### TEXTO EM ESTUDO

====================

O que é Doença de Fabry?
A doença de Fabry ou doença de Anderson-Fabry é uma doença genética em que variantes patogênicas (mutações) acontecem no gene GLA, que está localizado no cromossomo X. Isto prejudica a função da enzima chamada alfagalactosidase A.
– genética: significa que é uma doença que ocorre nos genes – as estruturas que guardam toda a informação de como uma pessoa deve crescer e se desenvolver
– mutações: são problemas que podem ocorrer nos genes e atrapalhar a sua função. Nem todas as mutações causam doenças. O desenvolvimento de uma doença genética depende da ocorrência de problemas em locais específicos ou de uma soma de problemas; mas também dependem de outros fatores, como, por exemplo, a pessoa em que estas alterações ocorrem.
– cromossomo: é uma estrutura que contém parte do código genético e se localiza dentro do núcleo das células – os seres humanos possuem 46 cromossomos, incluindo 2 que são os ditos sexuais (X e Y).

====================

### REGISTROS FORNECIDOS
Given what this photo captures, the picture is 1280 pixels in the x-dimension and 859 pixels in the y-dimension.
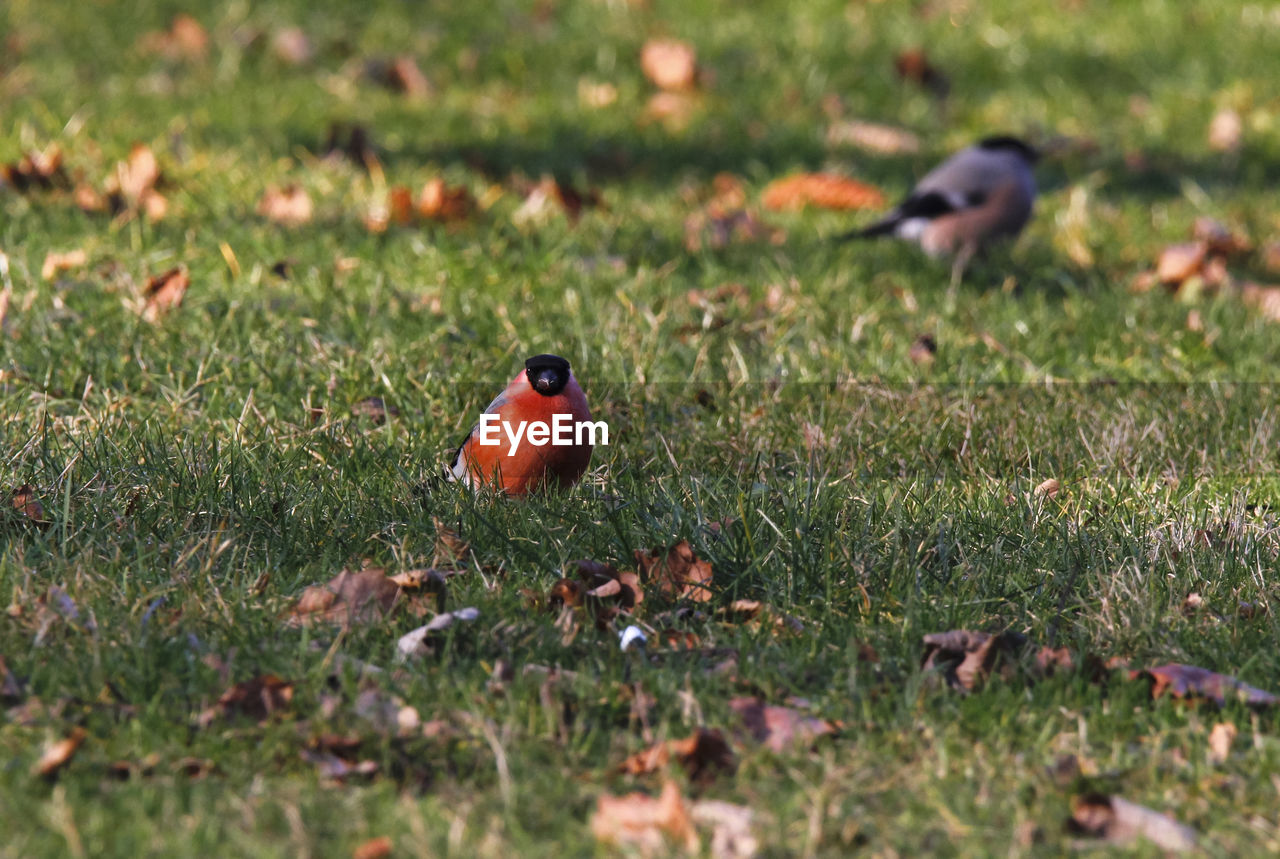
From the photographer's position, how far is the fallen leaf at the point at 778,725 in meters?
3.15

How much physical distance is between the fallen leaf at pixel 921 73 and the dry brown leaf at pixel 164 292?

====================

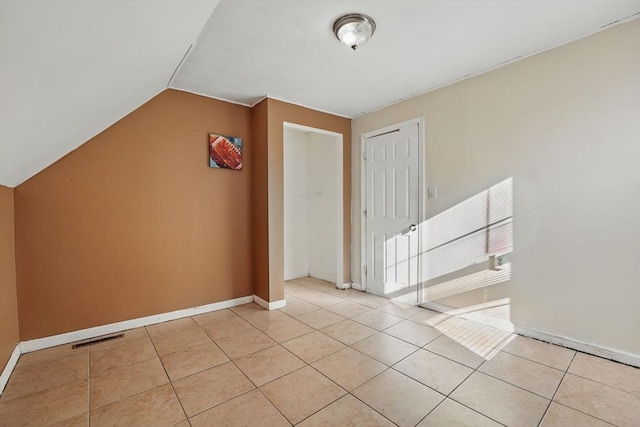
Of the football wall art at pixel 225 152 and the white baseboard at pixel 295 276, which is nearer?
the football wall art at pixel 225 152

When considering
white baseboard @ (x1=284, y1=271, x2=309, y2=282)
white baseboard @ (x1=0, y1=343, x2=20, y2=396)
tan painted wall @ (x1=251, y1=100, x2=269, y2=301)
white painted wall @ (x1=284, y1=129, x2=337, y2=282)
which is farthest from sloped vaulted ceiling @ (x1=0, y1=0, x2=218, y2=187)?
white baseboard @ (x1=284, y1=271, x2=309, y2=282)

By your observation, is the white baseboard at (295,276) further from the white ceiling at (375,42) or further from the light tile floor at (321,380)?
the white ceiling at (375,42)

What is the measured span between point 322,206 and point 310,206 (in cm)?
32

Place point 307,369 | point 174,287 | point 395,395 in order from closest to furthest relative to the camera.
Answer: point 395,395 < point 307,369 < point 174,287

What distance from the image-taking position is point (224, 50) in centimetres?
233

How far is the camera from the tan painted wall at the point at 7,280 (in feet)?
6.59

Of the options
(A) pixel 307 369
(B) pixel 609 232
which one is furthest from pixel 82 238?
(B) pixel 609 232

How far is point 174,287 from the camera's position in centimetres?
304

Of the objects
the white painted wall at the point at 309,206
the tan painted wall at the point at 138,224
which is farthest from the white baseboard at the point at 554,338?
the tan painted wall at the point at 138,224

====================

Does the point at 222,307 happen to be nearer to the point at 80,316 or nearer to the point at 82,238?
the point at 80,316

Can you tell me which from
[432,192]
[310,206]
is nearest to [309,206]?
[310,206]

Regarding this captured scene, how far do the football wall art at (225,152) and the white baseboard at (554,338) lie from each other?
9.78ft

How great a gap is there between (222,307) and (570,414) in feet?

====================

### LISTA DE EXERCÍCIOS
1/ Extraia do texto sobre a doença de Fabry, sem alterações, o trecho que começa em "A doença de" e termina em "estas alterações ocorrem.".
2/ Como o texto sobre a doença de Fabry seguiria depois da última frase? Continue-o a partir desse ponto.

### RESPOSTAS POR ESCRITO
1/
A doença de Fabry ou doença de Anderson-Fabry é uma doença genética em que variantes patogênicas (mutações) acontecem no gene GLA, que está localizado no cromossomo X. Isto prejudica a função da enzima chamada alfagalactosidase A.
– genética: significa que é uma doença que ocorre nos genes – as estruturas que guardam toda a informação de como uma pessoa deve crescer e se desenvolver
– mutações: são problemas que podem ocorrer nos genes e atrapalhar a sua função. Nem todas as mutações causam doenças. O desenvolvimento de uma doença genética depende da ocorrência de problemas em locais específicos ou de uma soma de problemas; mas também dependem de outros fatores, como, por exemplo, a pessoa em que estas alterações ocorrem.

2/
– enzima: é uma proteína que em geral transforma um tipo de substância em outra, que é necessária para reações químicas dentro e fora de células.
Quem pode ter Doença de Fabry?
Homens e mulheres que tenham uma variante patogênica no gene GLA podem desenvolver a doença de Fabry. Como o problema está em um gene – a doença pode ser herdada, isto é, neste caso pode passar de pai para filhA, ou de mãe para filhO/filhA – uma vez que o gene afetado se localiza no cromossomo X. Vejam que a doença não é transmitida de pai para filhO.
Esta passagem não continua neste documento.